Repeating sections in Nintex Forms are really powerful. To ensure that you’re getting the most out of them and to make your form development easier, here are some best practices to ensure that your work with repeating sections in Nintex Forms is great.
Name Your Controls Well
When a control is added to Nintex Forms, regardless if it's in a repeating table or not, by default it does not have a name. No matter if it's bound to a field, you have all these controls sans name. Be sure to spend some time to give your controls meaningful names because names are easier to work with instead of GUIDs. This will save you some headache if you have workflow integration and/or nested panels.
Nested Panels and Repeating Sections
Remember how I said to name your controls well?
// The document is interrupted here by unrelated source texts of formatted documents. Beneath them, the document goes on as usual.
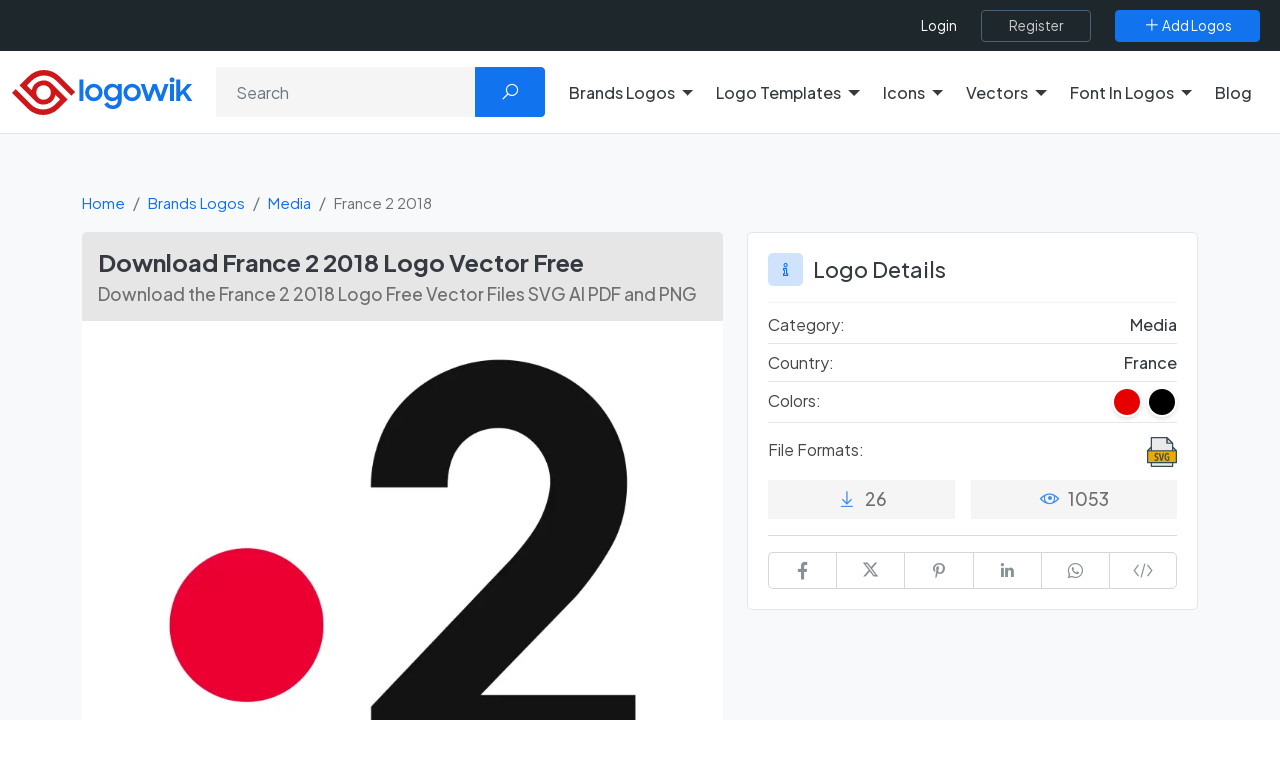

--- FILE ---
content_type: text/html; charset=utf-8
request_url: https://www.google.com/recaptcha/api2/aframe
body_size: -87
content:
<!DOCTYPE HTML><html><head><meta http-equiv="content-type" content="text/html; charset=UTF-8"></head><body><script nonce="Qlyw68MDIdOqkxJhYfiYrA">/** Anti-fraud and anti-abuse applications only. See google.com/recaptcha */ try{var clients={'sodar':'https://pagead2.googlesyndication.com/pagead/sodar?'};window.addEventListener("message",function(a){try{if(a.source===window.parent){var b=JSON.parse(a.data);var c=clients[b['id']];if(c){var d=document.createElement('img');d.src=c+b['params']+'&rc='+(localStorage.getItem("rc::a")?sessionStorage.getItem("rc::b"):"");window.document.body.appendChild(d);sessionStorage.setItem("rc::e",parseInt(sessionStorage.getItem("rc::e")||0)+1);localStorage.setItem("rc::h",'1769282112998');}}}catch(b){}});window.parent.postMessage("_grecaptcha_ready", "*");}catch(b){}</script></body></html>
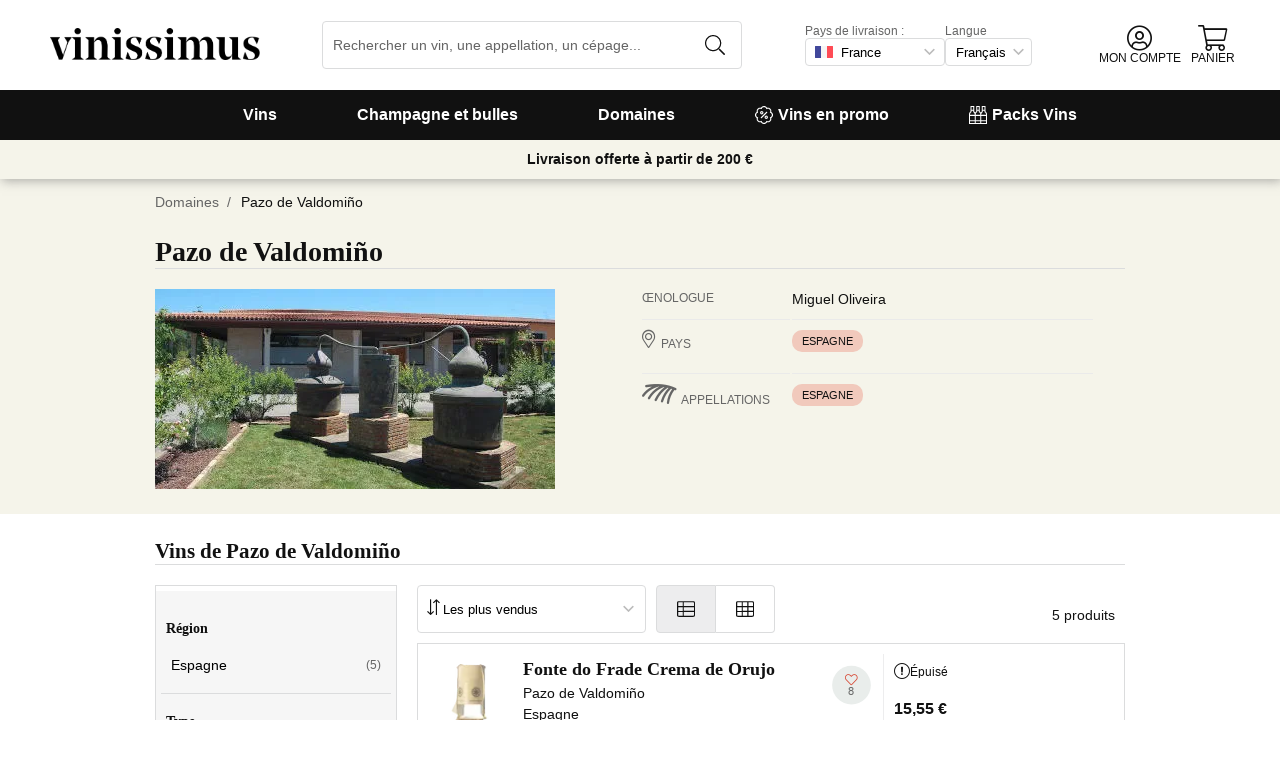

--- FILE ---
content_type: image/svg+xml
request_url: https://cdn.vinissimus.com/front/static/flags/fr.svg
body_size: -41
content:
<svg xmlns="http://www.w3.org/2000/svg" viewBox="0 0 512 512" xmlns:v="https://vecta.io/nano"><path d="M170.667 423.72H8.828A8.83 8.83 0 0 1 0 414.893V97.1a8.83 8.83 0 0 1 8.828-8.828h161.84v335.45z" fill="#41479b"/><path d="M170.67 88.277h170.67v335.45H170.67z" fill="#f5f5f5"/><path d="M503.172 423.72h-161.84V88.273h161.84A8.83 8.83 0 0 1 512 97.101v317.793a8.83 8.83 0 0 1-8.828 8.827z" fill="#ff4b55"/></svg>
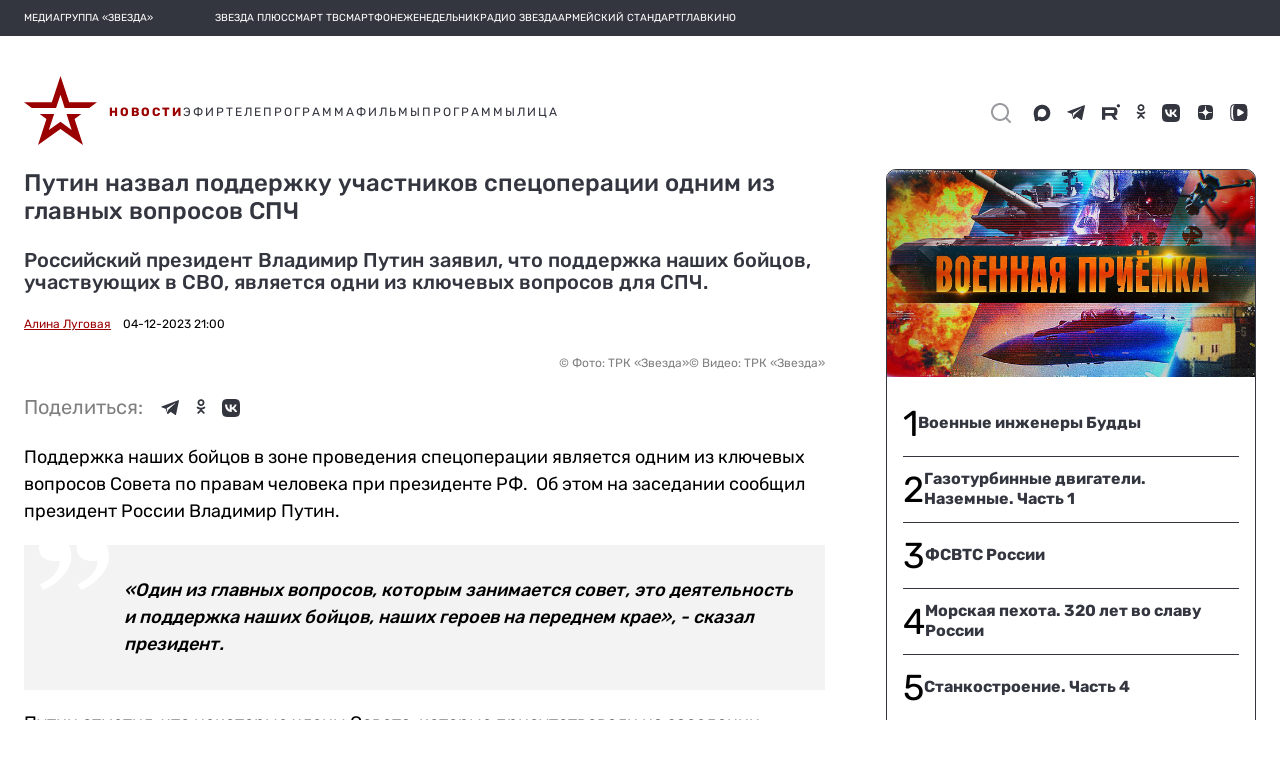

--- FILE ---
content_type: image/svg+xml
request_url: https://tvzvezda.ru/assets-v2/icons/online/tv.svg
body_size: 208
content:
<svg width="10" height="10" viewBox="0 0 10 10" fill="none" xmlns="http://www.w3.org/2000/svg">
<path id="radio_efir" fill-rule="evenodd" clip-rule="evenodd" d="M5.00138 0C7.76828 0 10 2.23111 10 5C10 7.75786 7.76552 10 4.99862 10C2.23172 10 0 7.75786 0 5C0 2.23111 2.23448 0 5.00138 0Z" fill="#9A0000"/>
</svg>


--- FILE ---
content_type: image/svg+xml
request_url: https://tvzvezda.ru/assets-v2/news/blockquote.svg
body_size: 1073
content:
<?xml version="1.0" encoding="UTF-8"?>
<svg width="70px" height="45px" viewBox="0 0 70 45" version="1.1" xmlns="http://www.w3.org/2000/svg" xmlns:xlink="http://www.w3.org/1999/xlink">
    <!-- Generator: Sketch 43.1 (39012) - http://www.bohemiancoding.com/sketch -->
    <title>mnenie_rubrika</title>
    <desc>Created with Sketch.</desc>
    <defs></defs>
    <g id="rubrik-news-1280" stroke="none" stroke-width="1" fill="none" fill-rule="evenodd">
        <g transform="translate(-363.000000, -1401.000000)" id="Событие-рубрики" fill="#FFFFFF">
            <g transform="translate(343.000000, 655.000000)">
                <g id="Group-4" transform="translate(0.000000, 476.000000)">
                    <g id="Group-6" transform="translate(20.000000, 270.000000)">
                        <path d="M0.49057427,-4.21629398e-12 C0.163524194,1.03349988 0,2.11562675 0,3.24638413 C0,4.83847338 0.254877159,6.39202104 0.764639124,7.90707372 C1.27440109,9.4221264 2.14634926,10.7702463 3.38050981,11.9514738 C4.66832951,13.2354167 6.35856751,14.2368772 8.45127452,14.9558853 C10.5439815,15.6748933 13.2537282,16.0343919 16.5805957,16.0343919 L21.0879421,16.0343919 C20.5513506,21.3755946 18.5659917,25.9206845 15.1318058,29.6697979 C11.6976199,33.4189113 6.94885604,36.7057559 0.885371617,39.5304304 L4.42685808,45 C12.1001171,41.7644638 18.6598503,37.0139461 24.1062545,30.7483045 C29.5526586,24.482663 32.2758198,18.2684723 32.2758198,12.1055462 C32.2758198,7.3200603 31.449933,3.28489779 29.7981414,-4.77530238e-11 L0.49057427,-4.206413e-12 Z M38.2147544,-4.21629398e-12 C37.8877043,1.03349988 37.7241802,2.11562675 37.7241802,3.24638413 C37.7241802,4.83847338 37.9790573,6.39202104 38.4888193,7.90707372 C38.9985812,9.4221264 39.8705294,10.7702463 41.10469,11.9514738 C42.3925097,13.2354167 44.0827477,14.2368772 46.1754547,14.9558853 C48.2681617,15.6748933 50.9779083,16.0343919 54.3047759,16.0343919 L58.8121223,16.0343919 C58.2755308,21.3755946 56.2901718,25.9206845 52.855986,29.6697979 C49.4218001,33.4189113 44.6730362,36.7057559 38.6095518,39.5304304 L42.1510382,45 C49.8242973,41.7644638 56.3840305,37.0139461 61.8304346,30.7483045 C67.2768388,24.482663 70,18.2684723 70,12.1055462 C70,7.3200603 69.1741132,3.28489779 67.5223216,-4.77530238e-11 L38.2147544,-4.206413e-12 Z" id="mnenie_rubrika"></path>
                    </g>
                </g>
            </g>
        </g>
    </g>
</svg>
You better be sure that you name your panels and repeating sections well too.
The Hardest Button to Button (is an HTML Button)
If you're looking to use a button control in a repeating section, you’ll quickly find that you can’t. A workaround is to add a label control to the repeating section, create the button using HTML, edit the HTML source for the label control, and you got yourself a button.
Are you using a workflow with your form? If yes, then keep on reading this section. If no, then that concludes this blog post for you.
Log to history list: That last paragraph was such a conditional statement in a workflow
Dump that XML
You'll find out hard and fast that you cannot connect controls nested in a repeating section to fields in your list. A Repeating section can only be connected to a multiple lines of text field. All of the repeating elements in the form are dumped to this single field. If you have nested panels or repeating sections within your parent repeating section, they'll be dumped to the single field too. This means your workflow needs to do some XML parsing.
Parse that XML
The assumption I'm making in this section is that you're looping through the rows in your repeating section. If I've assumed correctly, keep reading. If I've assumed incorrectly, well you know how the saying goes.
- Query the list and get the XML Dump field and store it in a multiple line of text variable MLOT_XMLDump.
- Use a Query XML action to retrieve the Item node from the XML dump and store it in a collection variable named Collection_Item.
- Add a For each action that'll loop through Collection_Item and stores the result in a multiple line of text variable named MLOT_Item.
- In the loop, add a Query XML action. Have the variable MLOT_Item set up as the XML source. Add as many outputs as you need. Here is where the named fields come full circle. If you didn't have named fields, you'd be dealing with some nasty GUIDs. Instead of pulling your hair out, you can keep your hair because you, dutiful blog reader, named your fields nicely.
In the screen below, you can see that the controls Notes, Quantity, and others are easily retrieved. All I need to do is set the Xpath to be /Item/ControlName. If you have a repeating section within your repeating section, store the result in a multiple line of text variable.
- From here, you can do as you please with the data.
Parse that XML
No this section's title isn't a typo. If you have a repeating section within your repeating section, you'll need to parse that XML on its own. In the last section, I told you that when parsing the XML dump, you'll need to store any nested repeating sections in a multiple lines of text variable.
To make that repeating section consumable and not be raw XML, use a Set Variable action after the XML action in the previous section. Set the multiple line of text variable to equal fn-XmlDecode(your MLOT variable).
After the variable has been XML decoded, add a Query XML and repeat step 4 in the previous section.
If you're repeating section's repeating sections have repeating sections, first of all woah. Secondly, you'd need to repeat this for each nested repeating sections.